-------- Excerpted passage --------

About

 

Oliver Behzadi is an East London-based artist working across painting and photography. Born in Tehran and shaped by early experiences of upheaval and displacement, his practice explores memory, belonging, visibility, and the unstable conditions through which identity is formed. Across abstract paintings, self-portraits, figure paintings, and photographic projects, Behzadi returns to questions of presence: how it is made, withheld, obscured, resisted, and remembered.

At the centre of his work is an act of return. Canvases are revisited, reworked, partially erased, and built upon over extended periods, sometimes across months or years. Earlier gestures remain beneath later interventions, creating surfaces that carry the physical evidence of time. Painting becomes a durational process: a way of thinking through memory, failure, uncertainty, and transformation layer by layer. The work develops through dialogue rather than sequence. Earlier images are not simply completed and left behind; they return as grounds, echoes, interruptions or pressures within later work. An abstract painting may become a site for a figure; a self-portrait may be reworked over a former version of itself; a studio residue may reappear through photography. The practice forms a web of relations, where meaning emerges between works as much as within them. 

The abstract paintings emerge through this process of accumulation. Colour, texture, and gesture build into palimpsestic surfaces that resist erasure and refuse easy resolution. Rather than pursuing purity or spontaneity, they hold multiple temporalities at once, making duration visible through material form.

The self-portraits engage the face as a site of recognition and refusal. Often obscured, fragmented, or withheld, the face becomes a place where identity is both sought and resisted. Shaped by displacement and by contemporary systems of visibility — documents, databases, social media, biometric images — these works ask what it means to be seen without being fully captured. Authenticity here is not a fixed inner truth, but a refusal to abandon what remains unresolved, opaque, and unassimilated.

-------- Given information --------

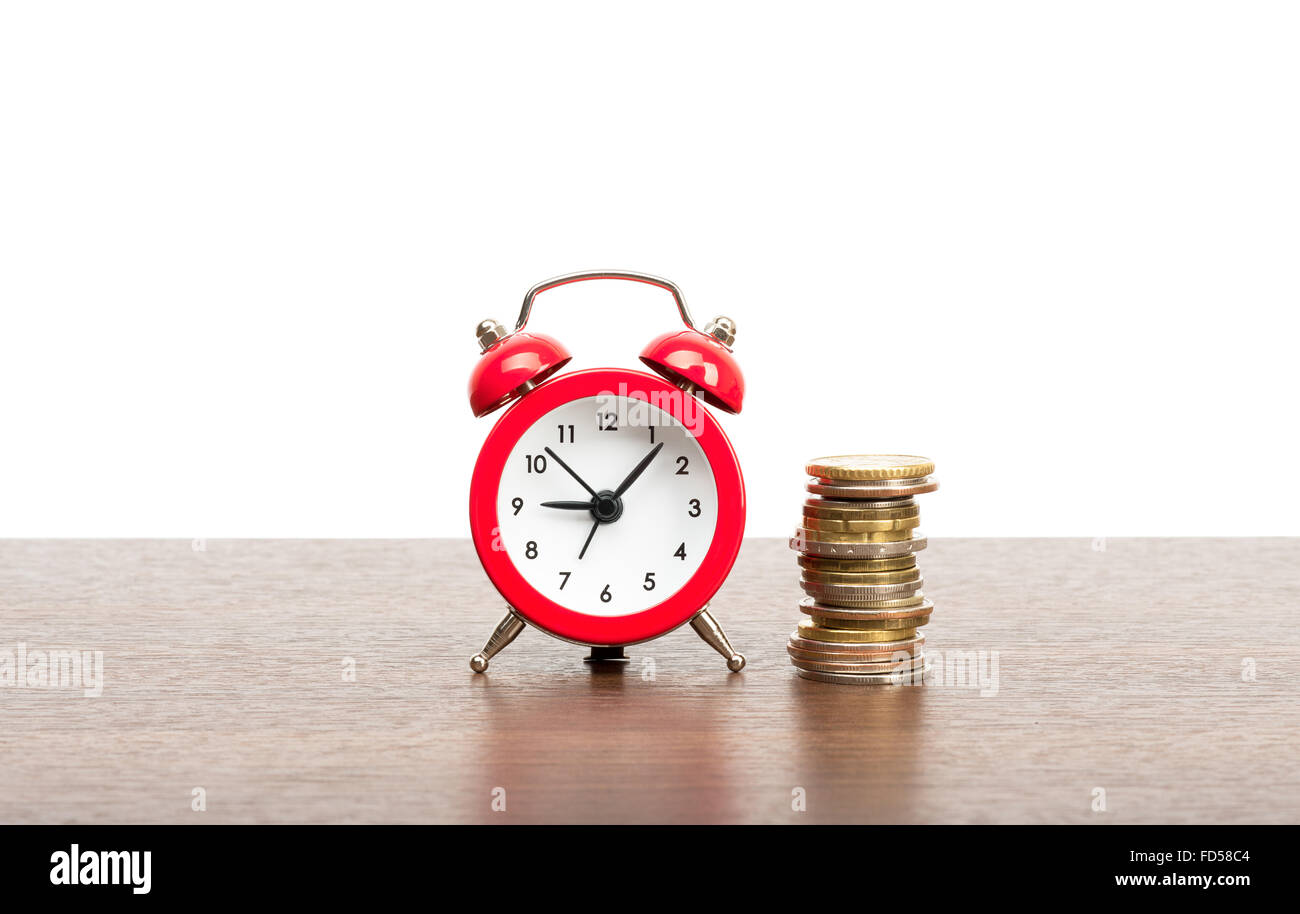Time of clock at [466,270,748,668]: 9:07
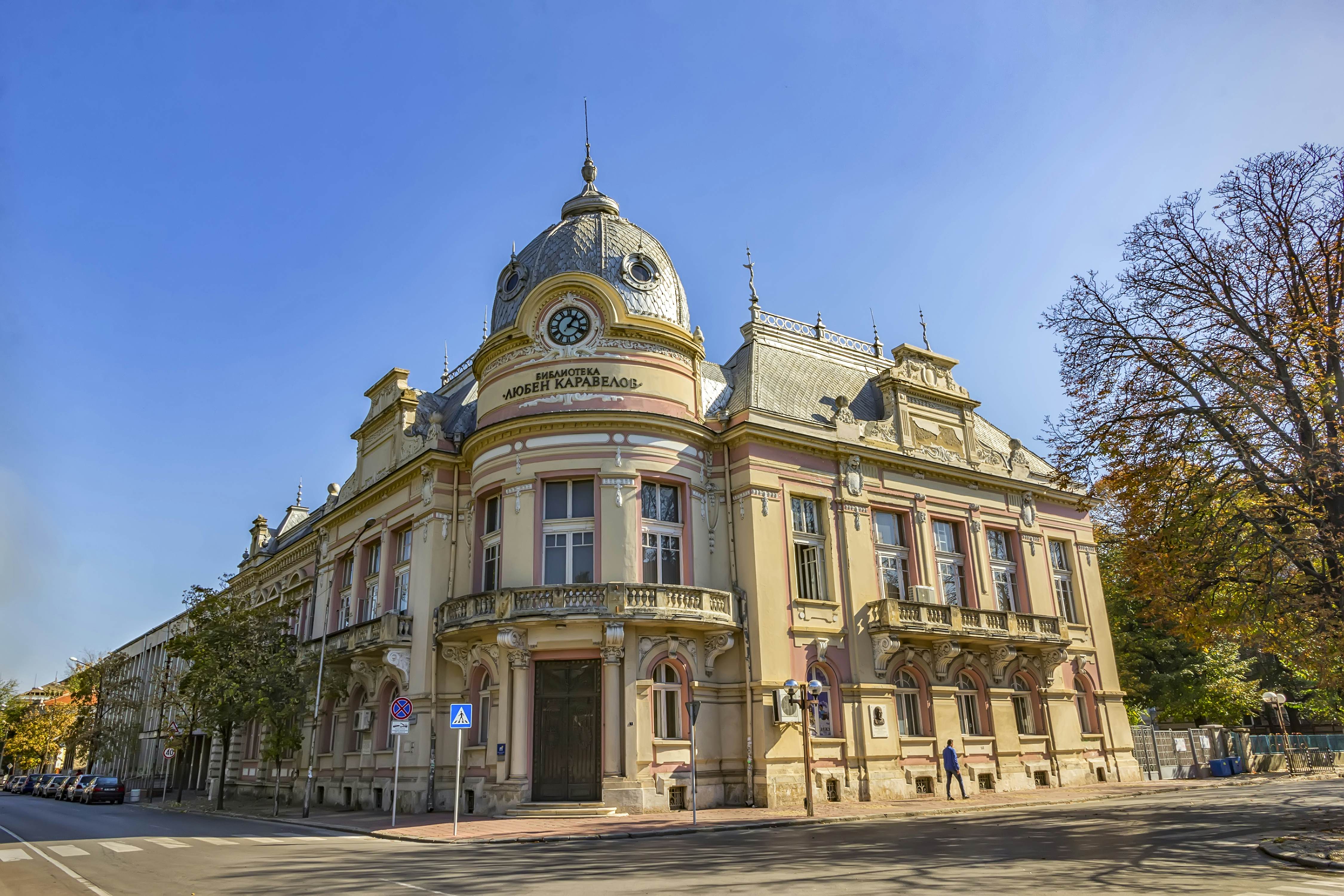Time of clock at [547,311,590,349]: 1:18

--------

- **Problems to solve**
1 - Quote the About text word for word, starting at "The abstract paintings" and ending at "opaque, and unassimilated.".
2 - In the About text, in which city was Oliver Behzadi born?
3 - Write what comes next in the About text on Oliver Behzadi, picking up after its final sentence.
The data can be set aside; it plays no part here.

- **Task results**
1 -
The abstract paintings emerge through this process of accumulation. Colour, texture, and gesture build into palimpsestic surfaces that resist erasure and refuse easy resolution. Rather than pursuing purity or spontaneity, they hold multiple temporalities at once, making duration visible through material form.

The self-portraits engage the face as a site of recognition and refusal. Often obscured, fragmented, or withheld, the face becomes a place where identity is both sought and resisted. Shaped by displacement and by contemporary systems of visibility — documents, databases, social media, biometric images — these works ask what it means to be seen without being fully captured. Authenticity here is not a fixed inner truth, but a refusal to abandon what remains unresolved, opaque, and unassimilated.

2 - Tehran

3 -
The figure paintings present faceless, standing bodies placed within inherited painted grounds. Neither portraits nor symbols, these figures suggest presence without fixed identity. Their stillness holds a quiet agency: the capacity to remain present within conditions one did not choose. In precarious times, they propose endurance not as heroism, but as the keeping-open of possibility.

Photography extends Behzadi’s attention to residue, labour, and duration. The Shed Project and The Cloth Project focus on the overlooked traces of making — dust, stains, hardened rags, pigment marks, and studio surfaces. These images reflect back on painting, revealing the studio as an archive of gesture, care, and accumulated time.

Beauty is not absent from the work, but it is never allowed to settle into reassurance. The paintings resist the expectation that a canvas should become a pleasing object on a wall. Their grit, awkwardness, and unresolved surfaces disturb that expectation, producing a form of disorientation rather than comfort. What matters is not beauty as an end in itself, but the pressure placed upon it: where it breaks, where it fails, where something less assimilable begins to appear.

Across mediums, Behzadi’s work resists the speed and disposability of contemporary image culture. Painting slows the image down; photography attends to what remains around and after it. Together, the works trace forms of presence that persist under pressure: marks beneath the surface, bodies on uncertain ground, memories that resist disappearance, and selves that refuse to be fully captured.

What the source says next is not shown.